§ Task directions
The entries are to be written out word for word, with their images left out.

== Excerpted data ==

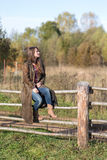 Woman sits on a rural fence Royalty Free Stock Images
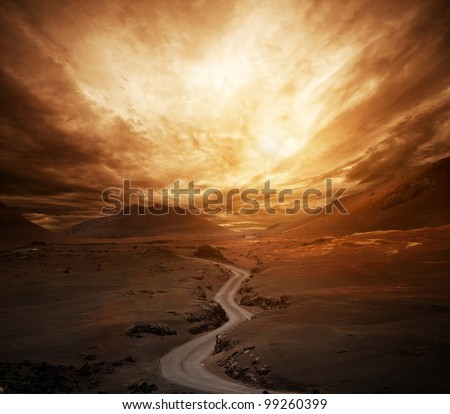 Dramatic sky over road in a valley. - stock photo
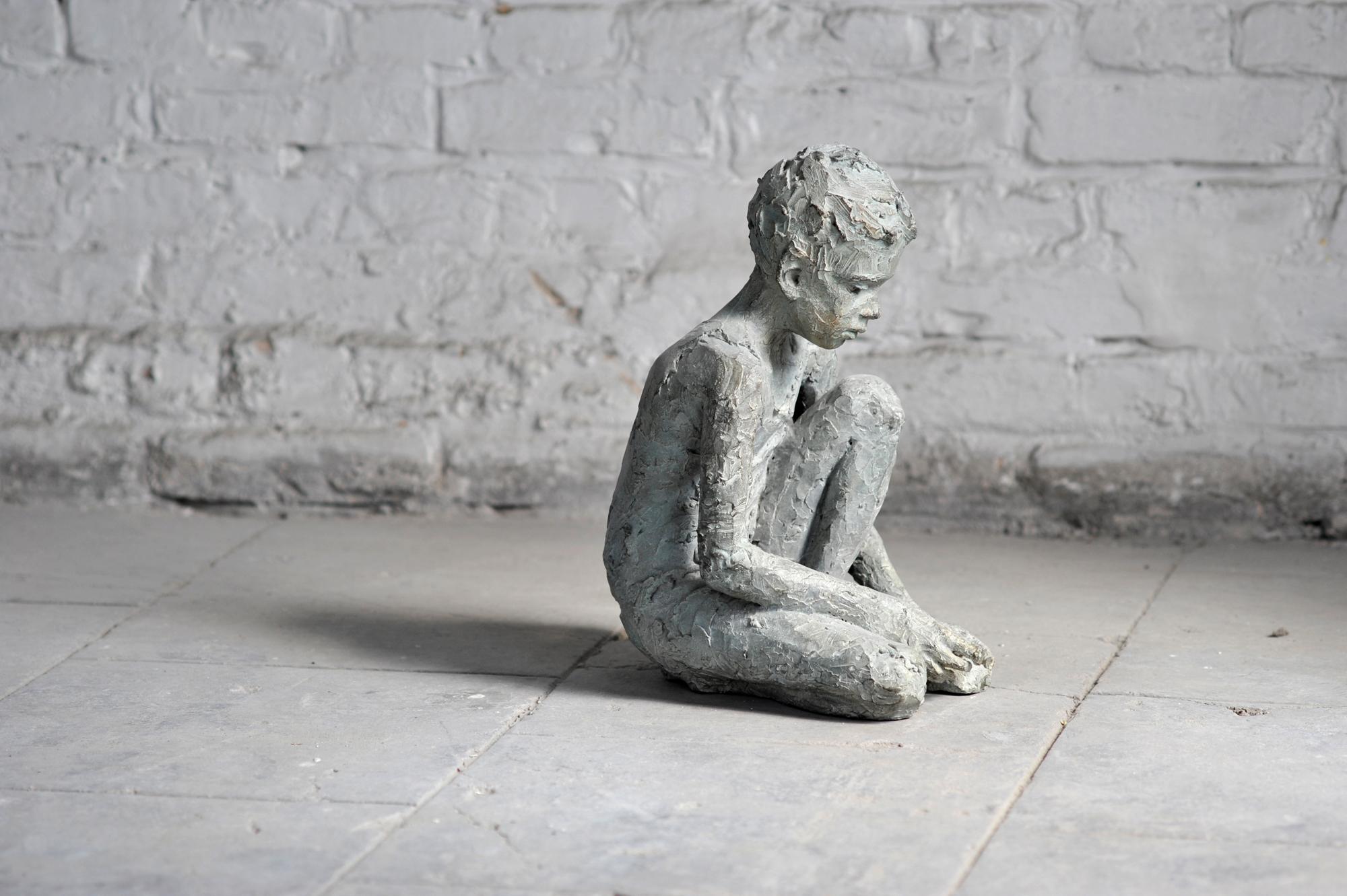 Jungendarstellung auf dem Boden hockend in Bronze gegossen
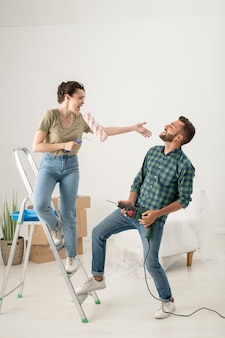 Playful young woman singing into paint roller while her husband using drill as guitar, they having fun while doing renovation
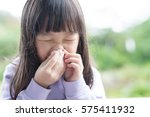 little girl get cold and blow... | Shutterstock . vector #575411932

===

§ Task answer
 Woman sits on a rural fence Royalty Free Stock Images
 Dramatic sky over road in a valley. - stock photo
 Jungendarstellung auf dem Boden hockend in Bronze gegossen
 Playful young woman singing into paint roller while her husband using drill as guitar, they having fun while doing renovation
 little girl get cold and blow... | Shutterstock . vector #575411932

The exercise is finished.